Toole said that under the current disjointed situation, "there's just not enough muscle to lift all that-there's just not enough dollars in the budget-and the result is you just run out of gas. You can't do it." The global single instance will include SAP CRM 7.0 and SAP ERP Central Component 6.0.
The Blue Harmony project is expected to take five years, and IBM is currently nearing completion of its global design system. It will be deployed initially in pilot projects in one growth market and one established market; following the pilot, a worldwide rollout will ensue. IBM also emphasized that it will be deployed to all business units globally.
As an example, Toole cited payroll applications being run in 170 different countries, and the complex sets of information such applications require up-front and that in turn they produce.
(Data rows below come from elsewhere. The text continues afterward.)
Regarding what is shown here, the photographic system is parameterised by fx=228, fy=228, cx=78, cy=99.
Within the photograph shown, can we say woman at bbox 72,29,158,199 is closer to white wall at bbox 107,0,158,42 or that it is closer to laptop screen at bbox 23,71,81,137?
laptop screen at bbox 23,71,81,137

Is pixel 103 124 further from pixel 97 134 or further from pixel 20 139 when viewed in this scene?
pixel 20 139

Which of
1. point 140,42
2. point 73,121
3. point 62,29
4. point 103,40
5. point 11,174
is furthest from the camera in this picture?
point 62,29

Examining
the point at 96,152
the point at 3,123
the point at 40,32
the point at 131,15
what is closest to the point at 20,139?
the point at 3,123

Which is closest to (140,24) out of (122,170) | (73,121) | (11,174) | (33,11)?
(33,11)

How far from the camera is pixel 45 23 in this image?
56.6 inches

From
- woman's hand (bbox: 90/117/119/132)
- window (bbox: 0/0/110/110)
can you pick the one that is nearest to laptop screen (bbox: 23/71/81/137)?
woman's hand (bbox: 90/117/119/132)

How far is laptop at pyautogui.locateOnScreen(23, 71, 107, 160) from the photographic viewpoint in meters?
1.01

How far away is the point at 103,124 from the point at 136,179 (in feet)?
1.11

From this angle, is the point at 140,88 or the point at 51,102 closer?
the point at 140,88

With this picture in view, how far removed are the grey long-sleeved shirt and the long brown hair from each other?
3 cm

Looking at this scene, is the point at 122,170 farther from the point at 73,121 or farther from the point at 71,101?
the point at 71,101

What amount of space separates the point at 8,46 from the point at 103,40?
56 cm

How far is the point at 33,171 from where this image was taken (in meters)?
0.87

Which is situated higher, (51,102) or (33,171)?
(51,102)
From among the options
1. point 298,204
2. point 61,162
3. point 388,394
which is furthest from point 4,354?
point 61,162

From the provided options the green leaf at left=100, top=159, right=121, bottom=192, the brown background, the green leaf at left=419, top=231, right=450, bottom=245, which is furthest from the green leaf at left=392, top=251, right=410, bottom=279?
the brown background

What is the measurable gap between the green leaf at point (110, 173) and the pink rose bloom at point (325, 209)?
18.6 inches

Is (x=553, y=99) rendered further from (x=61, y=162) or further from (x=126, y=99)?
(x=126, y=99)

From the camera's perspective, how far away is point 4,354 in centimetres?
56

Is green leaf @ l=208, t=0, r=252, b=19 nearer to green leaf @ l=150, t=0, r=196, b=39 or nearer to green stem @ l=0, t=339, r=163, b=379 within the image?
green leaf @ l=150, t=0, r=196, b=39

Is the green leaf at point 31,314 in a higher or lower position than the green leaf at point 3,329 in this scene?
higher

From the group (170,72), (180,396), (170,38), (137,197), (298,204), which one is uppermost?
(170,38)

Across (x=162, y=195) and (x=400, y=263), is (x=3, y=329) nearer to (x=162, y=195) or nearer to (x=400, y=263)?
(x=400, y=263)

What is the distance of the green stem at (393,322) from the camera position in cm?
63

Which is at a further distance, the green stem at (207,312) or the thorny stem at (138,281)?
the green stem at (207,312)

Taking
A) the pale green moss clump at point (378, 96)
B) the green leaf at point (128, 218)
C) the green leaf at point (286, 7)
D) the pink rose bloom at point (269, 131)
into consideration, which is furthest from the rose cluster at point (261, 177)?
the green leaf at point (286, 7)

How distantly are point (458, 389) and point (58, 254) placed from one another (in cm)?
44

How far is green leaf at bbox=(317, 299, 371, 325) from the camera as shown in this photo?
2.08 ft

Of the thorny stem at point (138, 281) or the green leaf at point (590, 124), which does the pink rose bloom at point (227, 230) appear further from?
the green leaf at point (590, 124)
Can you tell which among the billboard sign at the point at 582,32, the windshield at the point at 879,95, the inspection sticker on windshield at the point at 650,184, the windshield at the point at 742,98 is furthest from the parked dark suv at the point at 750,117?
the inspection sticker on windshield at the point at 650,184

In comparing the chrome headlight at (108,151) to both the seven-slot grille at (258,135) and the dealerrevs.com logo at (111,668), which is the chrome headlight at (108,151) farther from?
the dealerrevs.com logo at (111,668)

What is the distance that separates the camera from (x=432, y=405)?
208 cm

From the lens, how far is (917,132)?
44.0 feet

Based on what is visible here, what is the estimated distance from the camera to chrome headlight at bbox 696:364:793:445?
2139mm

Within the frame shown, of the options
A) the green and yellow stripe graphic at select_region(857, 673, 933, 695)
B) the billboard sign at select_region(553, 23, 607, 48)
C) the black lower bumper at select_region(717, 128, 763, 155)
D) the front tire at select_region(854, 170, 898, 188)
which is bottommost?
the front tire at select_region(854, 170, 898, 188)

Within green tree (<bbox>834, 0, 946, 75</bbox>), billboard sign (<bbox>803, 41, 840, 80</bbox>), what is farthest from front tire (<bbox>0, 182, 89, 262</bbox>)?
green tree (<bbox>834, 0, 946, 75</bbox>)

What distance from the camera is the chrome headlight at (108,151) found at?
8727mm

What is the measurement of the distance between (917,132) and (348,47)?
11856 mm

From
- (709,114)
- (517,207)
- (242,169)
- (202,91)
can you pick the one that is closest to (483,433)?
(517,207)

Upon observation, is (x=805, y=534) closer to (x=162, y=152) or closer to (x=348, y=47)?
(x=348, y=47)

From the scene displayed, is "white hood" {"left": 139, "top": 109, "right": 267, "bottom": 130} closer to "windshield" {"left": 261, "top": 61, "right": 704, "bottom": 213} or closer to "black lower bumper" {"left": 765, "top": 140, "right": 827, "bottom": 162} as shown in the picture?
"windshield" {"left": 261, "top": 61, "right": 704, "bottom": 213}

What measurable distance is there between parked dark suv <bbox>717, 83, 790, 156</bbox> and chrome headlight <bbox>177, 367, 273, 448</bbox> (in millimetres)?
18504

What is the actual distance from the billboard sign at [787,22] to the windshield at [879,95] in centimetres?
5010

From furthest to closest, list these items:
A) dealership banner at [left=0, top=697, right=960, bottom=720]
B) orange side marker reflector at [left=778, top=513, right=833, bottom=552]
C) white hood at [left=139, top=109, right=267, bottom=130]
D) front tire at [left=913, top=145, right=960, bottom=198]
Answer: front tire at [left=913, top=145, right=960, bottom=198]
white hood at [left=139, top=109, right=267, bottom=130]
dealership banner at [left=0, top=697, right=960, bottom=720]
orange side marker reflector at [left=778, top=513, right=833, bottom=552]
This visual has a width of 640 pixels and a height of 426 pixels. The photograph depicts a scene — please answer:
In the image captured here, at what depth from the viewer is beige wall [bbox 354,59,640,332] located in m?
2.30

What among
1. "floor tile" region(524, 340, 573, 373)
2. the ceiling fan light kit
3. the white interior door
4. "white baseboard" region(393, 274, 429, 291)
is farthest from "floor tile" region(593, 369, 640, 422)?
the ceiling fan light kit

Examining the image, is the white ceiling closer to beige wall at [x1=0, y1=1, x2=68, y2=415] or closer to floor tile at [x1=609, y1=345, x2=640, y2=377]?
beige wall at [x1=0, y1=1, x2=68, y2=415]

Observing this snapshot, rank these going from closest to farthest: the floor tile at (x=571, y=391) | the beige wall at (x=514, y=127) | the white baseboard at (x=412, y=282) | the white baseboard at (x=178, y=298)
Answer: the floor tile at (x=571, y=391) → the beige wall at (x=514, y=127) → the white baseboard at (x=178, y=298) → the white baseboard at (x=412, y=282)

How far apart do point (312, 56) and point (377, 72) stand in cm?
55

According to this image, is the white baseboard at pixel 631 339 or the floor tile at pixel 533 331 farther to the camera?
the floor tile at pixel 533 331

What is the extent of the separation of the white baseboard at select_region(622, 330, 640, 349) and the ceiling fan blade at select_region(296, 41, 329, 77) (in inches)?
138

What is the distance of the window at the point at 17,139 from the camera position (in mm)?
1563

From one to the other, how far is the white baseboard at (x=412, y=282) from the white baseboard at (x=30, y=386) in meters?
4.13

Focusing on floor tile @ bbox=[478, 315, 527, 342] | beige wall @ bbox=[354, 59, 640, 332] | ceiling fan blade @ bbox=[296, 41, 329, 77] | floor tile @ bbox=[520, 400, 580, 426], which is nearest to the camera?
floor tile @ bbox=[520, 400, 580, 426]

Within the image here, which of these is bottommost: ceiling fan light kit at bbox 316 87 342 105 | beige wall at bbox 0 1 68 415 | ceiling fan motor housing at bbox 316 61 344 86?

All that disconnected information and its impact on many parts of the company-legal, financial, HR, etc.-were becoming a drag on IBM's ongoing efforts to evolve its business models and product sets, and to redeploy its people around the globe rapidly and sometimes dramatically to align with emerging demand and opportunities.
"So just in payroll, such a move can be incredibly helpful," Toole said in an interview at IBM corporate headquarters in Armonk. Overall, the company said, Blue Harmony is expected to enhance IBM's position as a truly globally integrated enterprise, operating as one consistent business across the world.
The project also underscores the long-term relationship between SAP and IBM across multiple dimensions, which represents a significant advantage for SAP in its ongoing competition with Oracle. I analyzed those dynamics in a recent Global CIO column called, "In Oracle Vs. SAP, IBM Could Tip Balance."